I am reading the Daily Prophet in the staff room and I have noticed a 'lonely hearts' page. Come on! If you need a paper to advertise your love you must be pretty sad, lonely (hence the lonely hearts) and very, very ugly.

Maybe I should right in? Only joking! But I am very bored and I don't really have time to go out partying….

I should persuade McGonagall to write in, she must be very lonely.

My brilliant piece for the lonely-hearts page is finished. Now all I have to do is send it in.

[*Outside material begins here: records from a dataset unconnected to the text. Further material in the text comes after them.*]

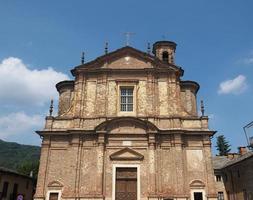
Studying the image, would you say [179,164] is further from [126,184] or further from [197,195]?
[126,184]

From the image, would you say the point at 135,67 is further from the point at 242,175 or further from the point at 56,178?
the point at 242,175

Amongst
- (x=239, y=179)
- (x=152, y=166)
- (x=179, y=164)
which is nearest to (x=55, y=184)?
(x=152, y=166)

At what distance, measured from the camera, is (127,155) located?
66.3ft

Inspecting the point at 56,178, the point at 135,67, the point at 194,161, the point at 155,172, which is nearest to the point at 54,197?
the point at 56,178

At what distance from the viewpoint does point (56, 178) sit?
1966 cm

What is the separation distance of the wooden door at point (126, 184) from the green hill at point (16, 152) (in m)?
72.4

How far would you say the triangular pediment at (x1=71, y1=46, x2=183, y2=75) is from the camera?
75.0 feet

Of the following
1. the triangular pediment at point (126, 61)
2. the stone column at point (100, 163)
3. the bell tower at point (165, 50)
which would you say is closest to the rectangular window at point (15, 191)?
the stone column at point (100, 163)

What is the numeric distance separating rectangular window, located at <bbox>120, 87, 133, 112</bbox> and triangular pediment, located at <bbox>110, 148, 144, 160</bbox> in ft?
10.7

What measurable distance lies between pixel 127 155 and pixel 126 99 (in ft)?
14.4

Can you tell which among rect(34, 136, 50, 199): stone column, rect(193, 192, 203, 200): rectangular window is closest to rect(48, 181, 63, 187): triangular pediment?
rect(34, 136, 50, 199): stone column

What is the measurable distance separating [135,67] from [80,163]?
846cm

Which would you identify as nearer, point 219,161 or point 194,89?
point 194,89

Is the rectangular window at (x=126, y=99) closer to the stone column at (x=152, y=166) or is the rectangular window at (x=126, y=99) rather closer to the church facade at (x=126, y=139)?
the church facade at (x=126, y=139)
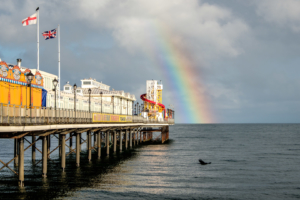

Maybe it's a bit long? All the others are three sentences and mine is two pages. I'll let you read it:

Tall, good-looking, clever male is searching for an attractive young female preferably human. To have fun, quality time that you will remember forever. I am a teacher at Hogwarts School of Witchcraft and Wizardry and therefore work very long hours and live at the school, but I would have plenty of time to spare for someone I 'love.'

It goes on to explain how great I am and why I would make the perfect boyfriend/husband. I have disallowed any children of any kind. I am not having little brats running around my house. Reading it through I think it may be a little arrogant. Nah, never mind. I'll keep it in here and ponder on whether to send it in or not. What if no one replies? What if another bloke replies? What if Quirrel replies?